Czwarte miejsce w klasyfikacji drużynowej w biegu short trail było najlepszą lokatą wywalczoną przez biało-czerwonych podczas mistrzostw świata w biegach górskich i trailowych, które odbyły się w Innsbrucku.
Drużyna w składzie Andrzej Witek, Rafał Matuszczak, Krzysztof Bordurka i Michał Rajca długo biegła na pozycjach dających brązowy medal.
– Była szansa na medal. Przed zbiegiem nasi zawodnicy byli na trzecim miejscu, ale lepiej na tym etapie rywalizacji zaprezentowali się Francuzi i to oni stanęli na najniższym stopniu podium. Trzeba jednak przyznać, że w pokonanym polu pozostawiliśmy m.in. Amerykanów i Norwegów, czyli silne nacje jeśli chodzi o biegi górskie – relacjonuje obecny w Innsbrucku Hubert Trochimowicz.
Indywidualnie najwięcej punktów zdobył Andrzej Witek (519) za zajęcie siódmego miejsca w biegu short trail. Do 30 kilometra Polak biegł na trzecim miejscu, ale ostatecznie skończył bieg bez medalu.
– Widać, że zawiązał się w biegach górskich dobry team. Narodziła się drużyna, która ma szansę powalczyć o dobre wyniki podczas przyszłorocznych mistrzostw Europy we Francji oraz kolejnej edycji mistrzostw świata.

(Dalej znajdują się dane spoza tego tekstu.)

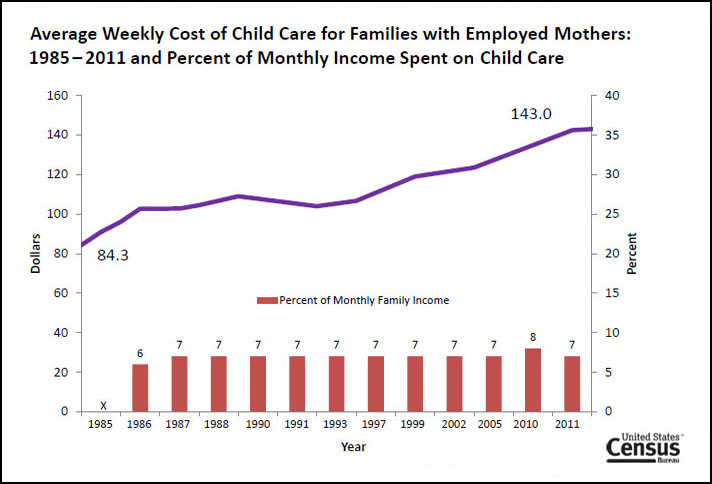 what is the average cost of preschool child care arrangements and patterns in america census 397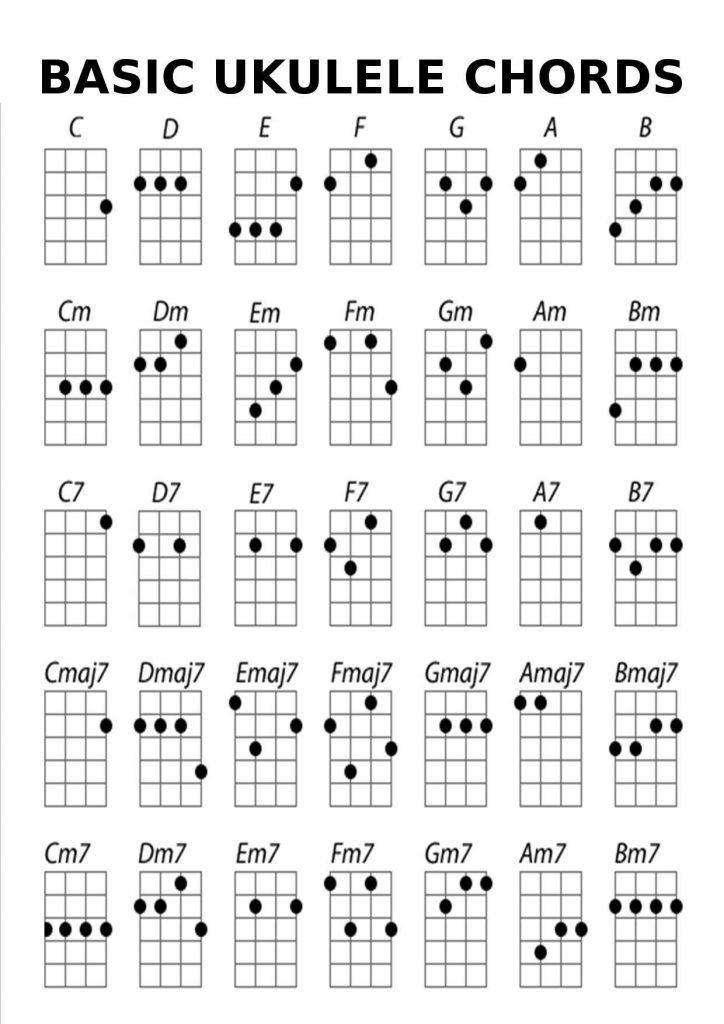 ukulele_chords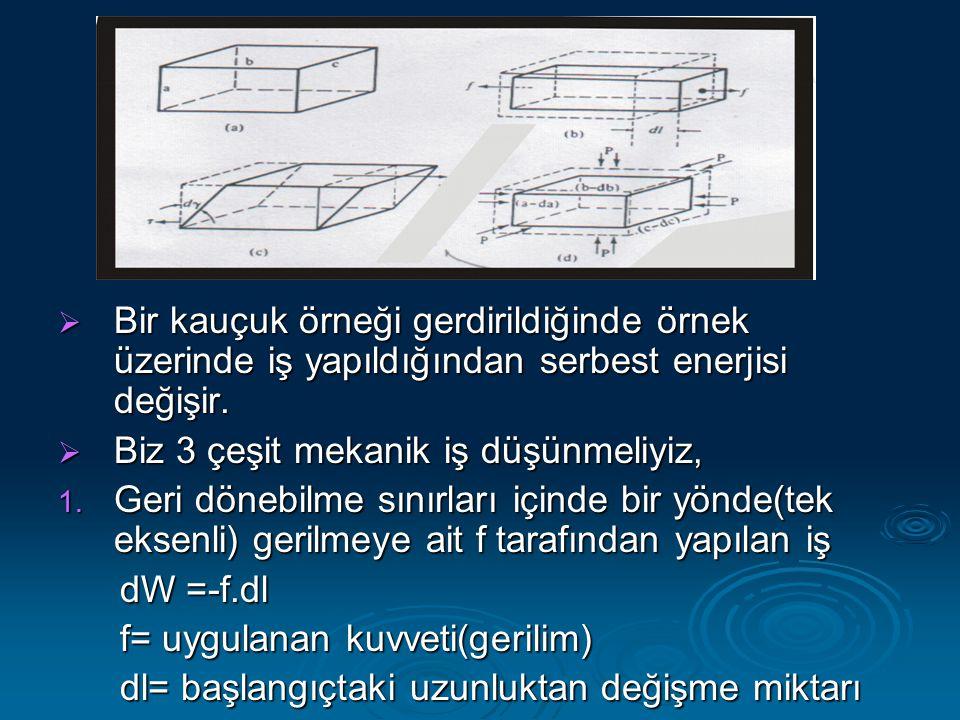  Bir kauçuk örneği gerdirildiğinde örnek üzerinde iş yapıldığından serbest enerjisi değişir.  Biz 3 çeşit mekanik iş düşünmeliyiz, 1. Geri dönebilme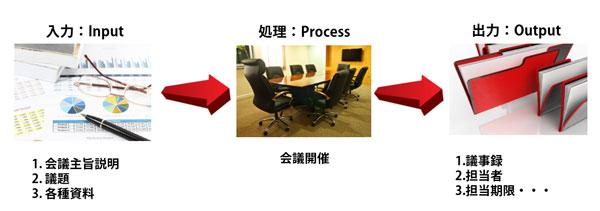 f:id:msystem:20140409163221j:image:w360:left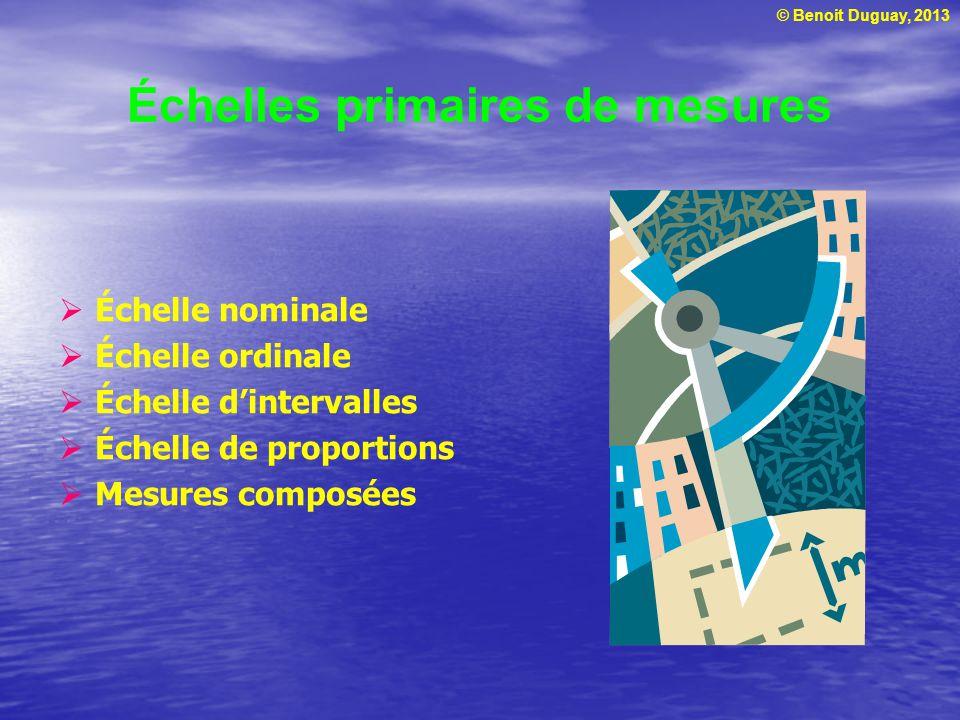 © Benoit Duguay, 2013 Exemple déchelle sémantique différentielle Désagréable___ : ___ : ___ : ___ : ___ Agréable Reposant ___ : ___ : ___ : ___ : ___ Fatigant Simple___ : ___ : ___ : ___ : ___ Compliqué Pour moi, utiliser le train est : Tiré et adapté de : Malhotra, N., traduit par Décaudin, J.M.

Słowa uznania za to należą się trenerowi kadry Andrzejowi Orłowskiemu, który był nie tylko szkoleniowcem, ale też dobrym duchem zespołu – dodaje Trochimowicz.
Trzecia edycja mistrzostw świata w biegach górskich odbędzie się we wrześniu 2025 roku w hiszpańskich Pirenejach.